Prymas Polski, arcybiskup Wojciech Polak wszedł w skład Komitetu Honorowego obchodów 500-lecia Reformacji. I aż trudno nie zadać pytania, czy rzeczywiście z punktu widzenia Kościoła katolickiego jest co świętować.
Nie mam pretensji do luteranów czy reformowanych, że świętują Reformacje. Dla nich to początek odnowy Kościoła, jego głębokiej reformy i powrotu do biblijnych źródeł. I choć uważam, że się oni mylą, że w istocie zerwanie przez Lutra czy Kalwina z Rzymem, a później z katolicką wiarą, nie przyniosło nic dobrego, to jednocześnie rozumiem i akceptuje odmienny punkt widzenia.
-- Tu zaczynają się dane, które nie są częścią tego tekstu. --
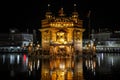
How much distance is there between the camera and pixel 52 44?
53.7 m

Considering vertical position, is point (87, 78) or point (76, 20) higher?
point (76, 20)

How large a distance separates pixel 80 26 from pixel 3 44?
130ft

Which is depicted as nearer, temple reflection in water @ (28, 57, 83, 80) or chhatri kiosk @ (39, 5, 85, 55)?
temple reflection in water @ (28, 57, 83, 80)

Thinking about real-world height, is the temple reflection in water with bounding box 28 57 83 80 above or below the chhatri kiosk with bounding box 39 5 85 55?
below

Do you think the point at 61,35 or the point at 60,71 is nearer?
the point at 60,71

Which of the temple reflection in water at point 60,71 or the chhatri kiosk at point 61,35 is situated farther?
the chhatri kiosk at point 61,35

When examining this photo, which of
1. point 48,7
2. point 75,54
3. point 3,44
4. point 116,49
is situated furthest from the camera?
point 3,44

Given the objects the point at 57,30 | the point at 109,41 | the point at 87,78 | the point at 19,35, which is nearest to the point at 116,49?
the point at 109,41

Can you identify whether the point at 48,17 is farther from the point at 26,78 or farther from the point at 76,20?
the point at 26,78

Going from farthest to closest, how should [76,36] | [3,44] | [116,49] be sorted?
1. [3,44]
2. [116,49]
3. [76,36]

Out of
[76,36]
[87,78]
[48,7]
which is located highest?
[48,7]

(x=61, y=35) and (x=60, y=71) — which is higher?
(x=61, y=35)

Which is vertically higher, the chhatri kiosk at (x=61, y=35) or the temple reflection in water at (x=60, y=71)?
the chhatri kiosk at (x=61, y=35)

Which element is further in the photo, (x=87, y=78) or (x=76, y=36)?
(x=76, y=36)
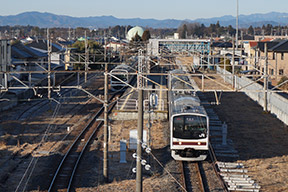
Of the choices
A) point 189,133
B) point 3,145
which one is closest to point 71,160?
point 3,145

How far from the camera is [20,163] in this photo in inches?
503

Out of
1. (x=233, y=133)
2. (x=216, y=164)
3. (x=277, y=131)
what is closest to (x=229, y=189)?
(x=216, y=164)

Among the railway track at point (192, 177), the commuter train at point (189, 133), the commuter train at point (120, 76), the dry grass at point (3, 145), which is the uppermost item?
the commuter train at point (120, 76)

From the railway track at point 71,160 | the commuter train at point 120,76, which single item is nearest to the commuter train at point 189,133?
the railway track at point 71,160

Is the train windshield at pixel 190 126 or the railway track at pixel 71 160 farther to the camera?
the train windshield at pixel 190 126

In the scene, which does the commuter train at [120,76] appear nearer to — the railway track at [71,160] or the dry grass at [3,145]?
the railway track at [71,160]

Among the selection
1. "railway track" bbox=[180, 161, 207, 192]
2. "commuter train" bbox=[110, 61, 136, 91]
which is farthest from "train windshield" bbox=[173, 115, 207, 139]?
"commuter train" bbox=[110, 61, 136, 91]

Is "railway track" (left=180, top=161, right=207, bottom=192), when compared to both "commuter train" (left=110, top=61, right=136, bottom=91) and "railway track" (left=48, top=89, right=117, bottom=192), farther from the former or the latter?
"commuter train" (left=110, top=61, right=136, bottom=91)

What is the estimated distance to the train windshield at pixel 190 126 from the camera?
40.1 ft

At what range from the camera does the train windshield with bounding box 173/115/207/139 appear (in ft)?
40.1

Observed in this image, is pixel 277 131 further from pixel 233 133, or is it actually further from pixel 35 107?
pixel 35 107

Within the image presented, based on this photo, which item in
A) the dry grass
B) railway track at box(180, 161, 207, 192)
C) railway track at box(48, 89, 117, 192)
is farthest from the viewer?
the dry grass

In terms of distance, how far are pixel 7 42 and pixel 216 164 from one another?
19495 mm

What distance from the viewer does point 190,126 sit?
40.2 feet
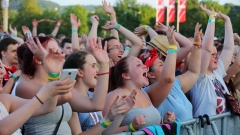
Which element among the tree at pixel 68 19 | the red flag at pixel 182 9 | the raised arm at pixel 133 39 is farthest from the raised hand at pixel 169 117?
the tree at pixel 68 19

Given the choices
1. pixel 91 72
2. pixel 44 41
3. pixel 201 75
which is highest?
pixel 44 41

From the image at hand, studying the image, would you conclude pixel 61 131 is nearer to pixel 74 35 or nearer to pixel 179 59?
pixel 179 59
Ale… nie rozumiem, jak można uznać – z katolickiego punktu widzenia – że jest, co świętować podczas Reformacji. Z katolickiego punktu widzenia był to przecież akt rozdarcia Kościoła, odejścia przez wielu wiernych od pełni Chrystusowej prawdy (czyli popadnięcia przez nich w prawdziwą, a nie wydumaną herezję). Nie, nie twierdzę przy tym, że tylko Reformatorzy byli temu winni, że nie ma winy po stronie katolików. Jest i tu. Ale w niczym nie zmienia to faktu, że nie widać powodów, by świętować dramat podziału.
Historycznie zaś, o czym też nie można zapominać, to Reformacja zapoczątkowała wiele dziesięcioleci wojen religijnych czy ataki na czarownice. Nie jest także tajemnicą, że u podstaw ukształtowania się nowoczesnego nacjonalizmu (które Ksiądz Prymas był łaskaw nazwać herezją) także leży pomysł podporządkowania Kościoła władcom i stworzenia narodowych Kościołów. Bez tych zjawisk współczesny nacjonalizm prawdopodobnie nigdy by nie powstał. Trudno więc nie zadać księdzu Prymasowi pytania o to, jak godzi on ze sobą surowe potępienie herezji nacjonalizmu z uczestnictwem w Komitecie Honorowym rocznicy rozpoczęcia realnej (bo przecież nikt nie kwestionuje odrzucenia części katolickich dogmatów przez ewangelików) herezji? I jak godzi potępienie nacjonalizmu z wychwalaniem ideowych źródeł tegoż?